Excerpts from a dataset
----------------

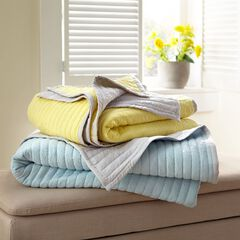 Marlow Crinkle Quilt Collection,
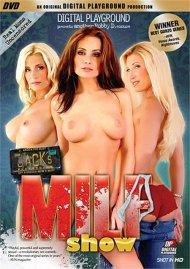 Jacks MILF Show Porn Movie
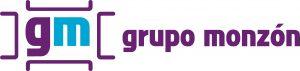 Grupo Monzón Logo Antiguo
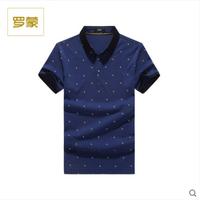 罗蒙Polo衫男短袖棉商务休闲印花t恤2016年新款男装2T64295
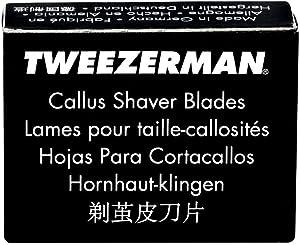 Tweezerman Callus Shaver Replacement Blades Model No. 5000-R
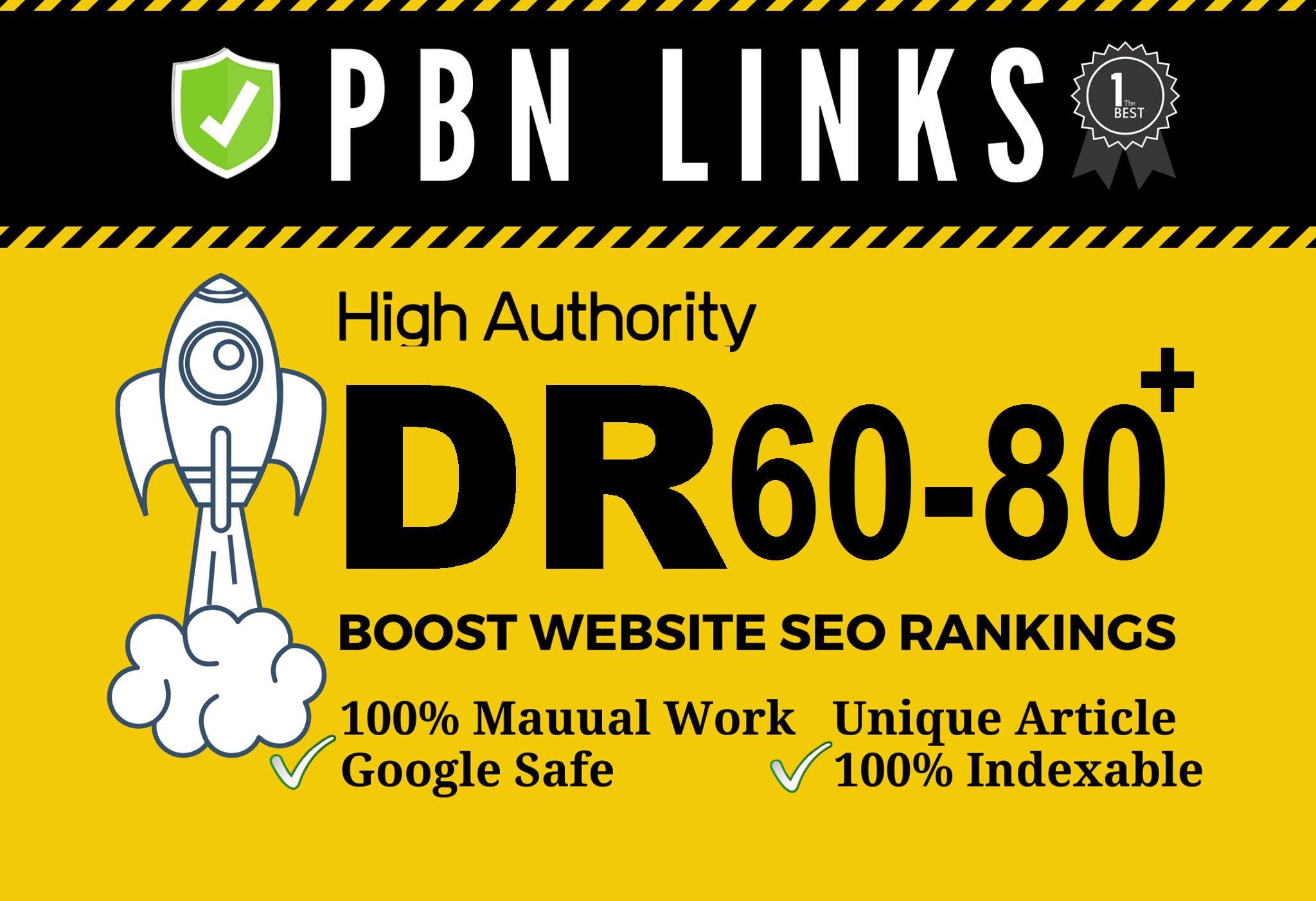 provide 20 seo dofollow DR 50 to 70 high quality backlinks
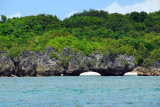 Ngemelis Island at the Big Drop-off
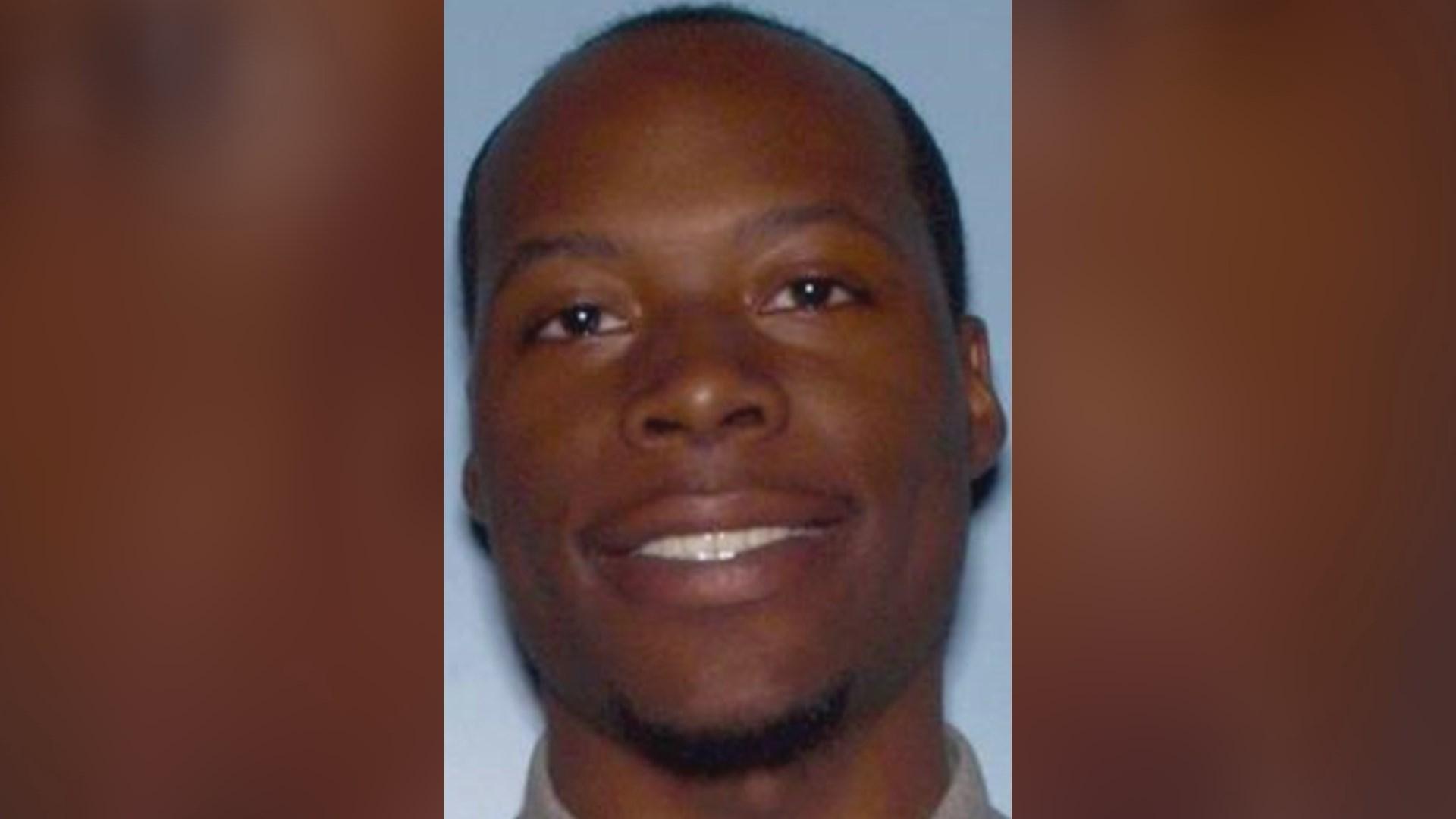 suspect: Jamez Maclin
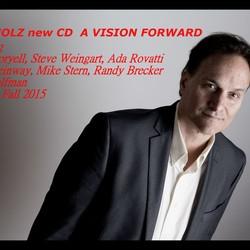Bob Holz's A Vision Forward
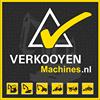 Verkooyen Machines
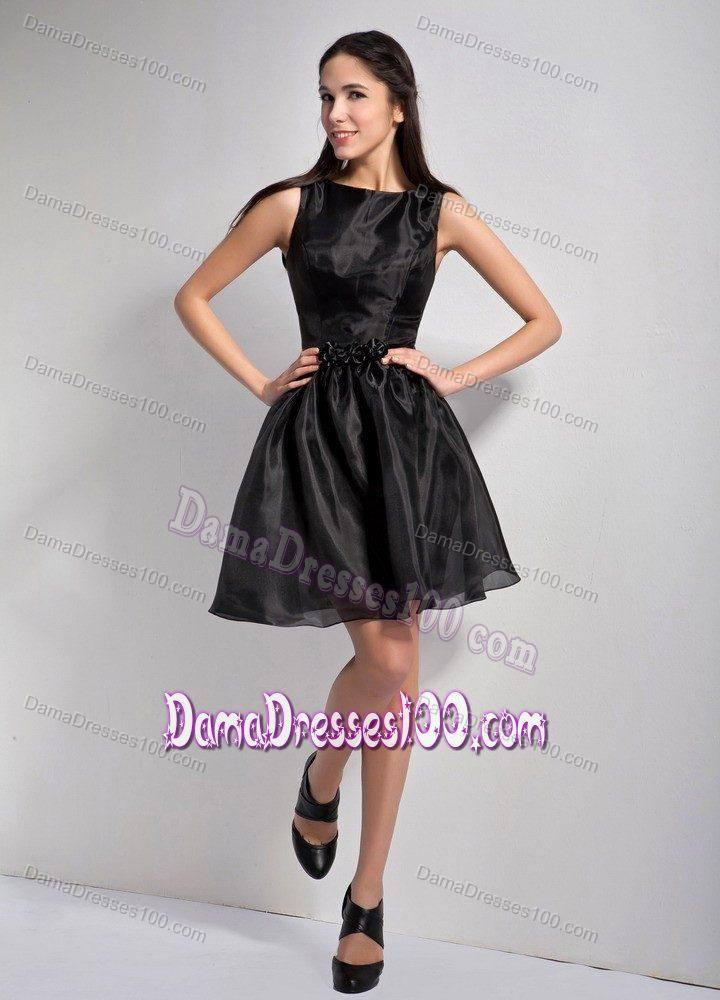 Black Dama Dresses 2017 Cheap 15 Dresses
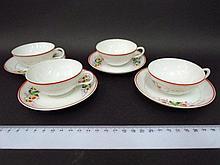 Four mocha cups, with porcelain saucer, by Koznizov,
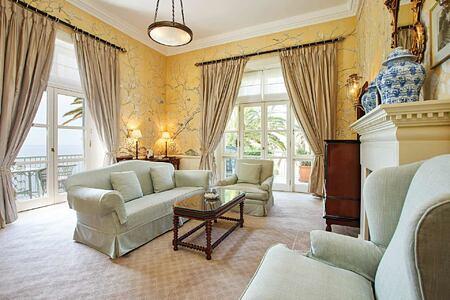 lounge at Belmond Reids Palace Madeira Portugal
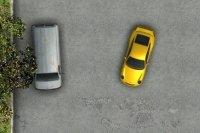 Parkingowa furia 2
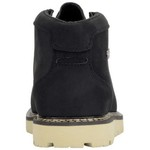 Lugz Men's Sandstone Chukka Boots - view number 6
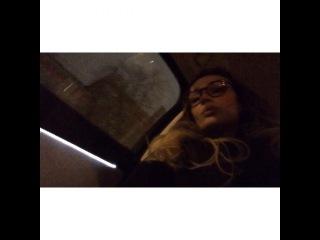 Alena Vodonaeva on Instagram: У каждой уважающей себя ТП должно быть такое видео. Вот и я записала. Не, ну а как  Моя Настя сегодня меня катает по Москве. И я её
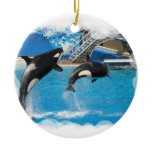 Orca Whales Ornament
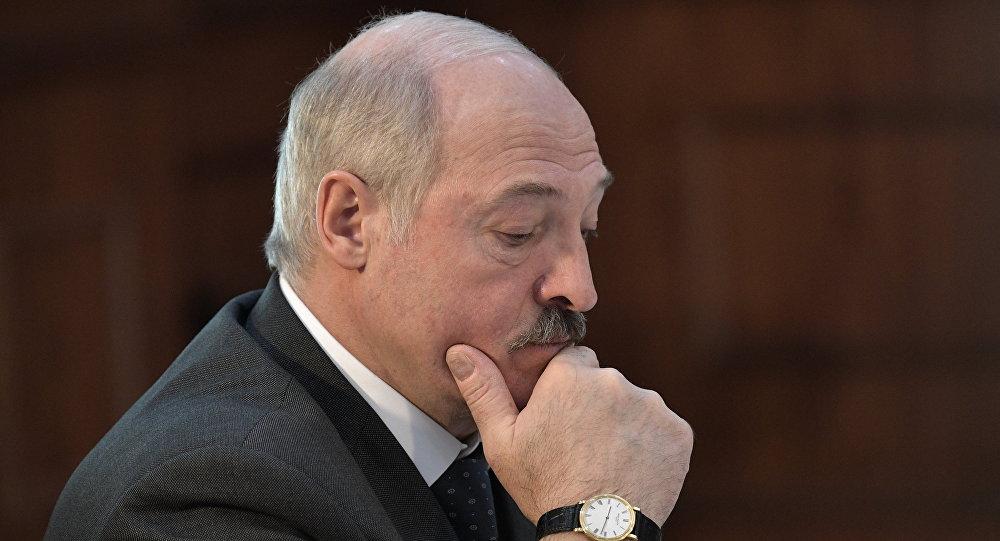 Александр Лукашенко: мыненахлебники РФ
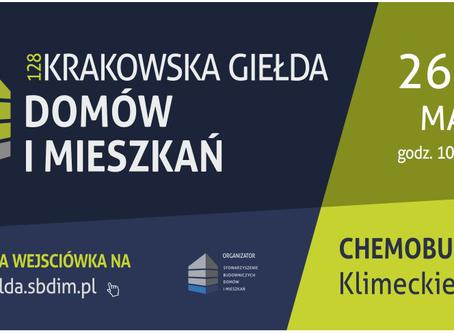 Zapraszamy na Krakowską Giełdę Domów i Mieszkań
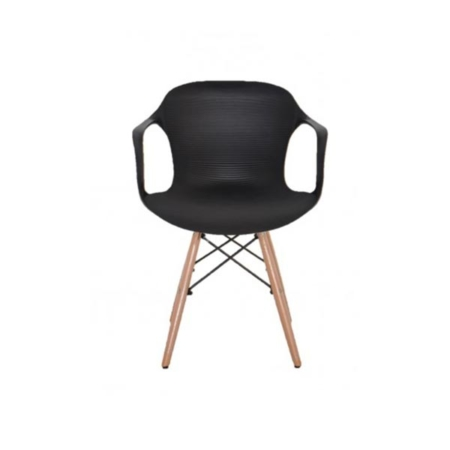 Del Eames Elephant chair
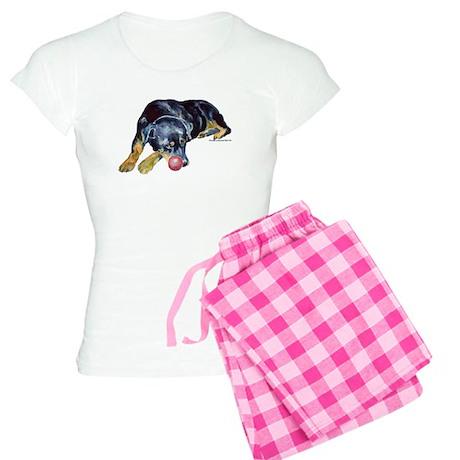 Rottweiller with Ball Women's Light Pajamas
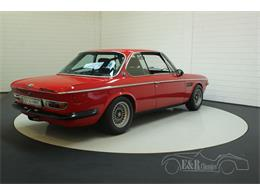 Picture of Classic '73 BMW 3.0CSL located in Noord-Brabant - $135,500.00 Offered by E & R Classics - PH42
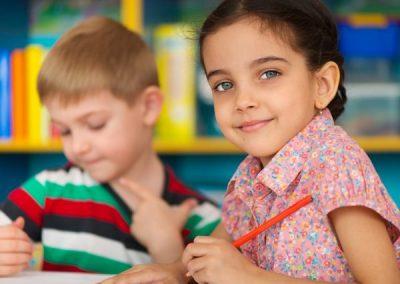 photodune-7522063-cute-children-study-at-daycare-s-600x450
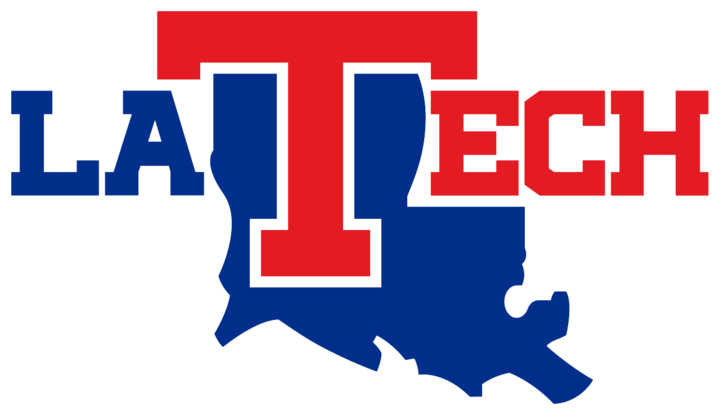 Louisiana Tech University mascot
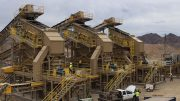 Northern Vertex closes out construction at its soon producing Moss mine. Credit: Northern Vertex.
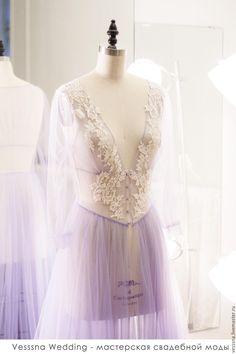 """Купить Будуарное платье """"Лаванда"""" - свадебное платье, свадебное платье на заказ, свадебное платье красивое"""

----------------

▸ **Task details**
Retype the records above exactly, and keep any picture out of what you write.

▸ **Exercise answer**
 Marlow Crinkle Quilt Collection,
 Jacks MILF Show Porn Movie
 Grupo Monzón Logo Antiguo
 罗蒙Polo衫男短袖棉商务休闲印花t恤2016年新款男装2T64295
 Tweezerman Callus Shaver Replacement Blades Model No. 5000-R
 provide 20 seo dofollow DR 50 to 70 high quality backlinks
 Ngemelis Island at the Big Drop-off
 suspect: Jamez Maclin
Bob Holz's A Vision Forward
 Verkooyen Machines
 Black Dama Dresses 2017 Cheap 15 Dresses
 Four mocha cups, with porcelain saucer, by Koznizov,
 lounge at Belmond Reids Palace Madeira Portugal
 Parkingowa furia 2
 Lugz Men's Sandstone Chukka Boots - view number 6
 Alena Vodonaeva on Instagram: У каждой уважающей себя ТП должно быть такое видео. Вот и я записала. Не, ну а как  Моя Настя сегодня меня катает по Москве. И я её
 Orca Whales Ornament
 Александр Лукашенко: мыненахлебники РФ
 Zapraszamy na Krakowską Giełdę Domów i Mieszkań
 Del Eames Elephant chair
 Rottweiller with Ball Women's Light Pajamas
 Picture of Classic '73 BMW 3.0CSL located in Noord-Brabant - $135,500.00 Offered by E & R Classics - PH42
 photodune-7522063-cute-children-study-at-daycare-s-600x450
 Louisiana Tech University mascot
 Northern Vertex closes out construction at its soon producing Moss mine. Credit: Northern Vertex.
 """Купить Будуарное платье """"Лаванда"""" - свадебное платье, свадебное платье на заказ, свадебное платье красивое"""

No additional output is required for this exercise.